Consumerama: the Real Simple Guide to Selling Anything

On my desk one morning I found a 378-page tome whose name is “Real Simple” with an intriguingly worded “Life Made Easier” subtitle. It was the week when the members of the American Anthropological Association were meeting in Washington, DC. Too bad there wasn’t a copy of “Real Simple” by each of the anthropologists’ hotel room doors. It would keep them busy analyzing the natives who produced it for months.

I can only guess at what Managing Editor, Kristin van Ogtrop’s future ambitions are these days. But for the present she has created the ultimate consumerama–a bulging volume of product advertisements laced with editorial content that springs from the frenzy, created by the heavy, slick, glossy pages of this marketing mania.

“Real Simple” does anything but make life easier. Opening its pages releases a veritable gust of perfume-scented pages. There go the ‘chemically sensitive’ customers. For readers who are more resistant, it can give you a mild headache after a while. “Real Simple” is not so simple.

Let us persevere, however, and flip through the pages.

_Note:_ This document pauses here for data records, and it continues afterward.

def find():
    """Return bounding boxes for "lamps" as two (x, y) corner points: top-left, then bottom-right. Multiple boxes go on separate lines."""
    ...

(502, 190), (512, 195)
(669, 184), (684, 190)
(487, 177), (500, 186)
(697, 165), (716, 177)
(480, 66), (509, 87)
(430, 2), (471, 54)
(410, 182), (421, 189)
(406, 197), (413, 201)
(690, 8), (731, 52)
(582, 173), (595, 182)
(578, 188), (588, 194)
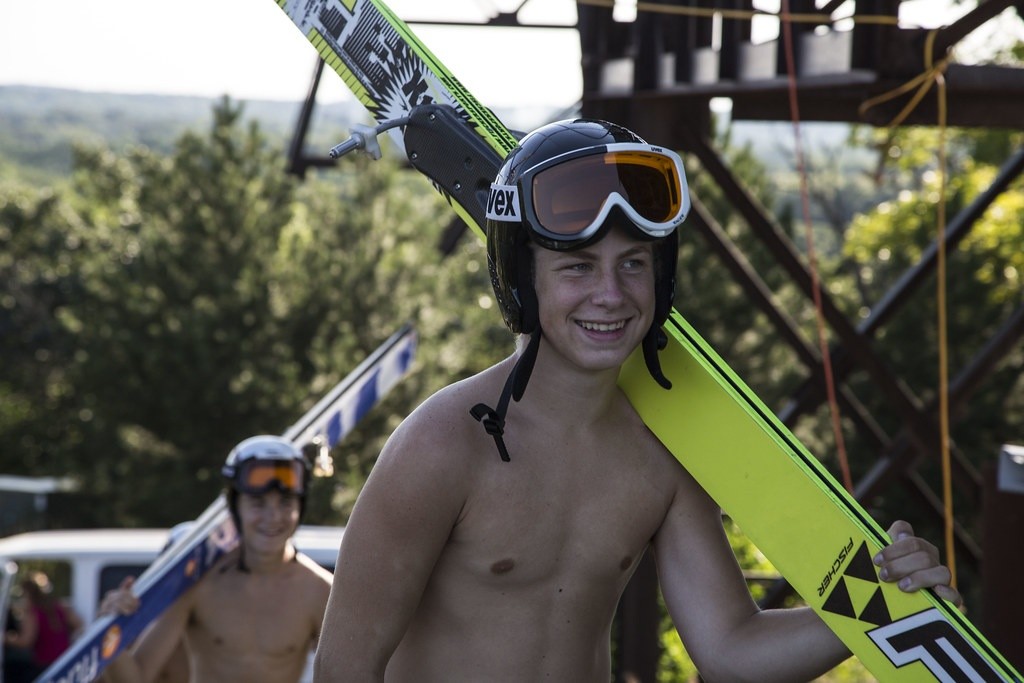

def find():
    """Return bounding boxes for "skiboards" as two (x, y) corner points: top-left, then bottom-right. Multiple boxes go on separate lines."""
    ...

(274, 0), (1024, 683)
(31, 325), (421, 683)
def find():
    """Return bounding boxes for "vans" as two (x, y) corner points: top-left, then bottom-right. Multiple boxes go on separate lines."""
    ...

(0, 524), (345, 683)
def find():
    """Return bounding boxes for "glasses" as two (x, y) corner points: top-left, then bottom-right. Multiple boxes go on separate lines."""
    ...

(235, 457), (307, 495)
(516, 142), (692, 250)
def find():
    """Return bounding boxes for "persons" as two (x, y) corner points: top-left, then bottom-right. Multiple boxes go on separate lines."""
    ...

(96, 434), (333, 683)
(0, 580), (85, 683)
(312, 117), (963, 683)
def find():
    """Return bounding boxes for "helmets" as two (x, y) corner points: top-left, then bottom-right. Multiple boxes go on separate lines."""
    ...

(486, 119), (680, 335)
(218, 434), (309, 532)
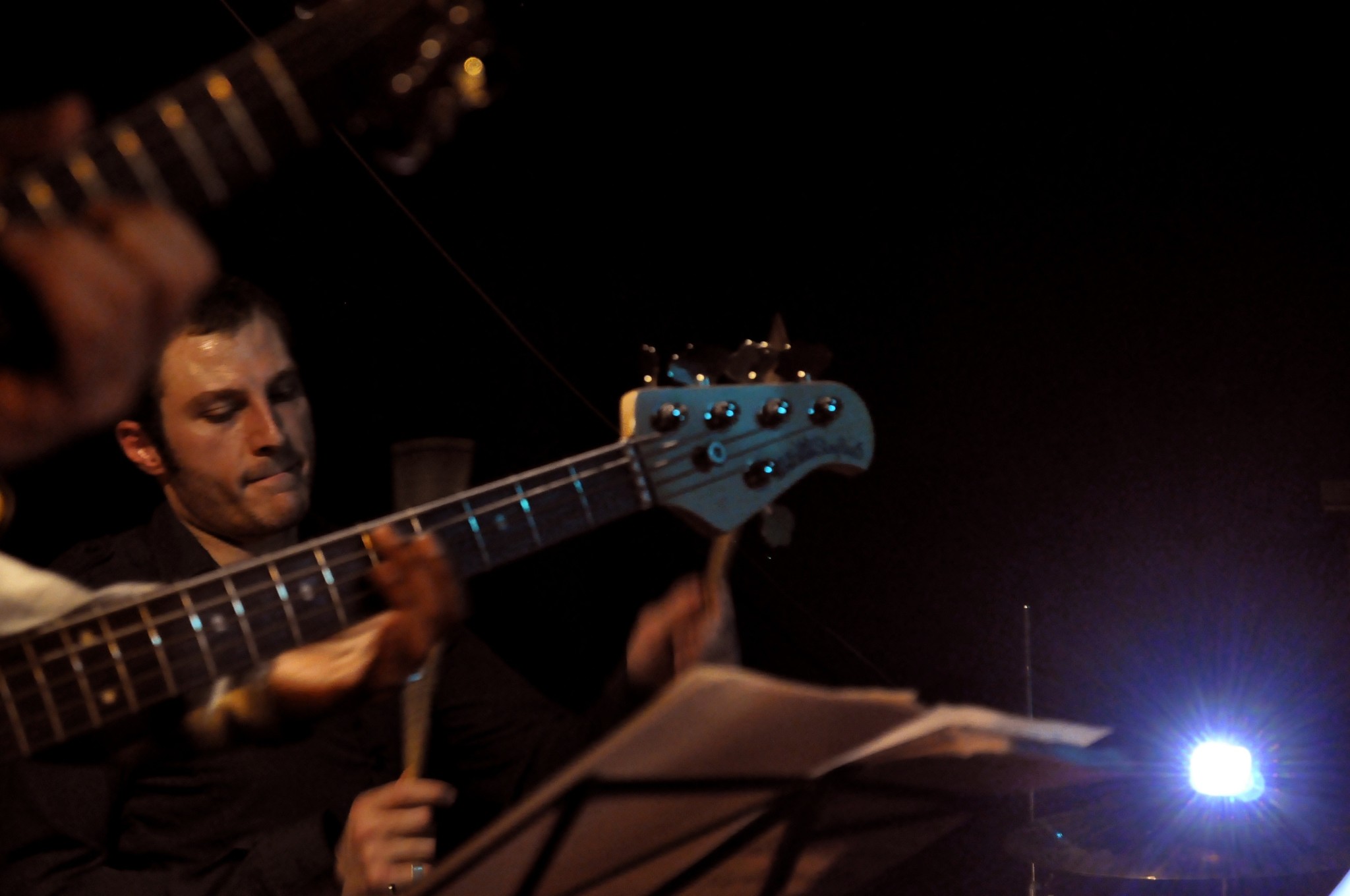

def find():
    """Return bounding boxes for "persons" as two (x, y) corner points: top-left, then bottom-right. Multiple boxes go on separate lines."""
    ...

(1, 85), (219, 469)
(0, 522), (464, 771)
(0, 271), (748, 896)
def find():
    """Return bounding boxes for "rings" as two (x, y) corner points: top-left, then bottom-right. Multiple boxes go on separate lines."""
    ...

(409, 860), (424, 886)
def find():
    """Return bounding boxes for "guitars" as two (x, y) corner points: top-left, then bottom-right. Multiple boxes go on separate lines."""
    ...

(3, 340), (876, 753)
(0, 0), (488, 299)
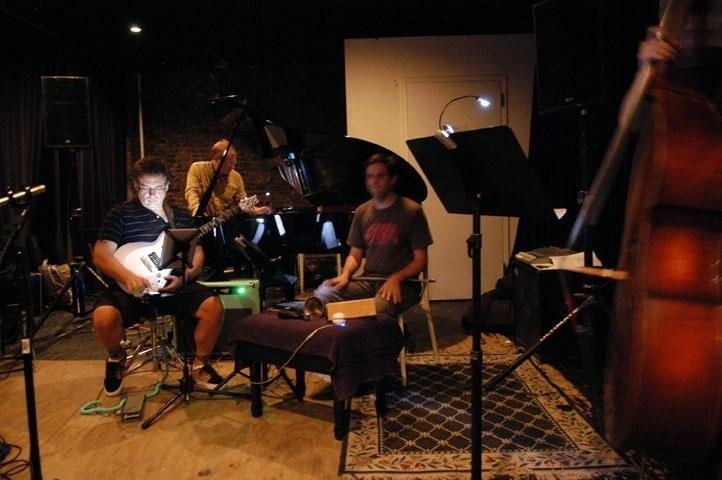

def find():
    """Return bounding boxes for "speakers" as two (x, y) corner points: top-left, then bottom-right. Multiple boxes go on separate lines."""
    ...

(41, 76), (92, 149)
(531, 0), (630, 115)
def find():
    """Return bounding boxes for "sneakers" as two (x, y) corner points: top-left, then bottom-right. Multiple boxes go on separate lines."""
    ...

(103, 348), (127, 396)
(189, 364), (225, 390)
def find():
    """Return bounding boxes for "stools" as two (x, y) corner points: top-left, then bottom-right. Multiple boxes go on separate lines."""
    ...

(229, 300), (407, 441)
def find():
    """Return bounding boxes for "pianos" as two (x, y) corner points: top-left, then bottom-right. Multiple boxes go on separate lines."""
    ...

(191, 94), (427, 301)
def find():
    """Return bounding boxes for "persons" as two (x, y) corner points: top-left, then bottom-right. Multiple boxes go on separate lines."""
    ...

(183, 137), (275, 274)
(610, 0), (720, 480)
(90, 154), (228, 398)
(309, 151), (434, 409)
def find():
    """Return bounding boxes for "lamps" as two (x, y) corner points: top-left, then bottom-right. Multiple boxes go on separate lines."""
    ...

(437, 94), (491, 137)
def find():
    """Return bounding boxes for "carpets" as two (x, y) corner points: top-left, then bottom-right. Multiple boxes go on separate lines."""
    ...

(339, 352), (641, 479)
(20, 311), (172, 361)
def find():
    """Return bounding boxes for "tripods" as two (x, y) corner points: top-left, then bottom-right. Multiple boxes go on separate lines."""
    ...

(30, 152), (111, 348)
(140, 243), (252, 429)
(485, 112), (611, 434)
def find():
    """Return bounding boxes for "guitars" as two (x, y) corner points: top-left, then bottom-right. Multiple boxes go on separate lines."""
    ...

(112, 195), (259, 298)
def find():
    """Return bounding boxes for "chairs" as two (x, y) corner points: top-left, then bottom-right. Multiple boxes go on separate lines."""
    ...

(83, 226), (185, 370)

Page after page of perfumes, moisturizers, skin tighteners, infallible make-up, haircolor, takes you to the first pearls of wisdom.

The great French writer, Albert Camus, is pressed into action for Clinique, the repairwear, intensive eye cream. “Real generosity toward the future lies in giving all the present,” Camus is quoted as writing in his book “The Rebel.” Somehow I doubt whether he had anything remotely connected to a consumer product in mind. But, hey, why not let “Real Simple” provide some intellectual heft to a Niagara of luxuries, whims, frivolities and downright mind-numbing minute complexities of manufactured consumer desires.

Complex narcissism courses its way through page after page. This is sheer narcissism with its intended contagion to the shoppers who, off-guard, can be drawn into a morass of consumable complexity under false pretenses. There are the bewildering choices of 3 to 3.5 inch high heels that keep podiatrists complexly busy. Not to be outdone, is an offering of a tailored alarm clock “for kids” with a barnyard’s choice of talking animals to choose from–dog, cat, pig, rooster, cow, frog, duck, butterfly and the stray monkey. So simple. But, how do your kids get to hear them all to make an informed choice?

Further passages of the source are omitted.